Summary judgment shall be granted "if the movant shows that there is no genuine dispute as to any material fact and the movant is entitled to judgment as a matter of law." Fed. R. Civ. P. 56(a). "Summary judgment will not lie if the dispute about a material fact is 'genuine,' that is, if the evidence is such that a reasonable jury could return a verdict for the nonmoving party." Anderson, 477 U.S. at 248. In determining whether a genuine dispute of material fact exists, a court must assume as true the evidence of the nonmoving party and draw all reasonable inferences in favor of that party. Id. at 255. If the parties present conflicting evidence, a court may not decide which evidence to believe. Credibility determinations must be left to the fact-finder. 10A Wright, Miller & Kane, Federal Practice and Procedure Civil 3d § 2726 (1998).
In determining whether a genuine dispute of material fact exists, a court need only consider the materials cited by the parties. Fed. R. Civ. P. 56(c)(3). "A district court is not . . . obligated to wade through and search the entire record for some specific facts that might support the nonmoving party's claim." InterRoyal Corp. v. Sponseller, 889 F.2d 108, 111 (6th Cir. 1989), cert. denied, 494 U.S. 1091 (1990). If it so chooses, however, the court may also consider other materials in the record. Fed. R. Civ. P. 56(c)(3).
III. Analysis
The parties agree that Ohio law governs Weber's negligence claim. To succeed on this claim, Weber must prove: (1) the existence of a duty; (2) a breach of that duty; and (3) injury resulting proximately from the breach. Mussivand v. David, 544 N.E.2d 265, 270 (Ohio 1989). Menards argues that summary judgment is warranted because Weber cannot establish the first two elements. Menards also argues that Weber cannot rely on the doctrine of res ipsa loquitur to establish negligence.

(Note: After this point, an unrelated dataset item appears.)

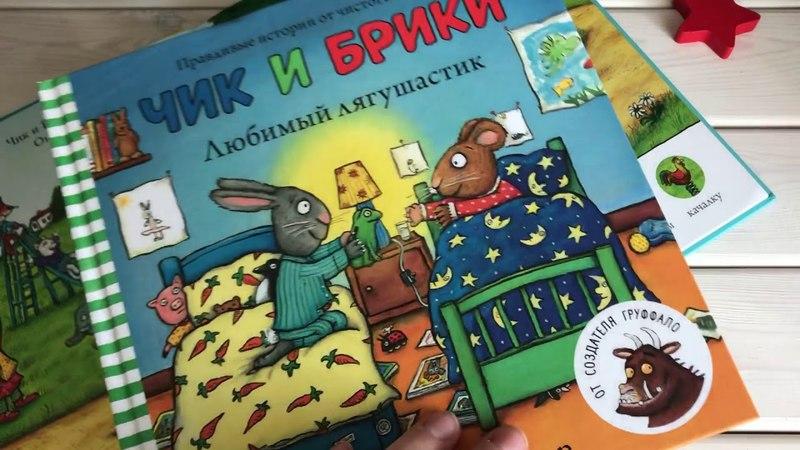 ОбзорКниги 👉 Чик и Брикки. Любимый лягушастик - Аксель Шеффлер. издательство Clever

The Court turns to that argument first.
A. Res Ipsa Loquitur
"The doctrine of res ipsa loquitur allows a plaintiff to prevail in a negligence case by showing that, even if there is no direct evidence of negligence, the circumstances of the accident indicate that it probably would not have occurred had the defendant not been negligent." Kruzer v. Cleveland, No. 97168, 2012 WL 986471, at *3 (Ohio Ct. App. Mar. 22, 2012) (citing Jennings Buick, Inc. v. Cincinnati, 406 N.E.2d 1385, 1388 (Ohio 1980)). If applicable, the doctrine permits the jury to infer negligence, rendering summary judgment inappropriate. Id.
A plaintiff seeking to invoke the doctrine of res ipsa loquitur must prove:
(1) That the instrumentality causing the injury was, at the time of the injury, or at the time of the creation of the condition causing the injury, under the exclusive management and control of the defendant; and (2) that the injury occurred under such circumstances that in the ordinary course of events it would not have occurred if ordinary care had been observed.Hake v. George Wiedemann Brewing Co., 262 N.E.2d 703, 705 (Ohio 1970).

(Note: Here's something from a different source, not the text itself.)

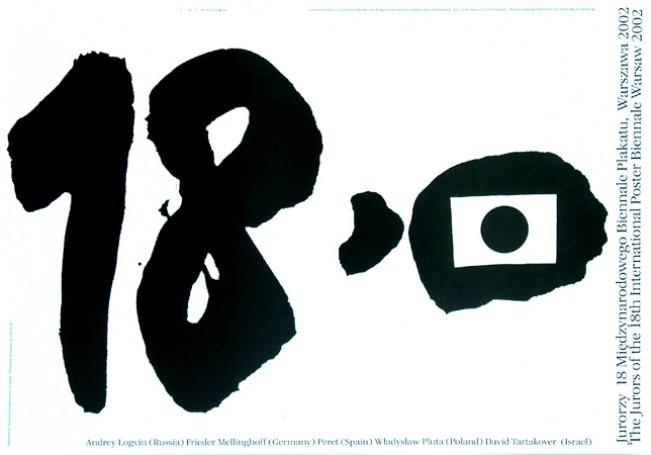 18 Międzynarodowe Biennale Plakatu Warszawa, wystawowy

Menards contends that the doctrine of res ipsa loquitur is inapplicable because Menards did not have exclusive control over the vent cap when it fell and injured Weber. The Court agrees. In McConnell v. Budget Inns of America, 718 N.E.2d 948, 957 (Ohio Ct. App. 1998), the court held that public access to the object that caused the injury precludes a finding of exclusive control on the part of the store. See also Hansen v. Wal-Mart Stores, Inc., No. 07CA2990, 2008 WL 2152000, at *8 (Ohio Ct. App. May 20, 2008) ("Ohio courts generally hold that a premises occupier will not be deemed to have exclusive control over an object where the public has access to it"); Kemper v. Builder's Square, Inc., 671 N.E.2d 1104, 1111 (Ohio Ct. App. 1996) (holding that, absent evidence that no other customers could have rearranged the display before the plaintiff was injured, the store could not be found to have exclusive control over it).
As Weber himself testified, the stovepipe merchandise was accessible to all customers in the store. Anyone could have removed the horizontal vent cap from the wire bin, and then replaced it in a careless manner. Doc. #14, PageID#89. Because other customers could have created the hazardous condition that caused Weber's injury, Weber cannot establish the requisite exclusive control.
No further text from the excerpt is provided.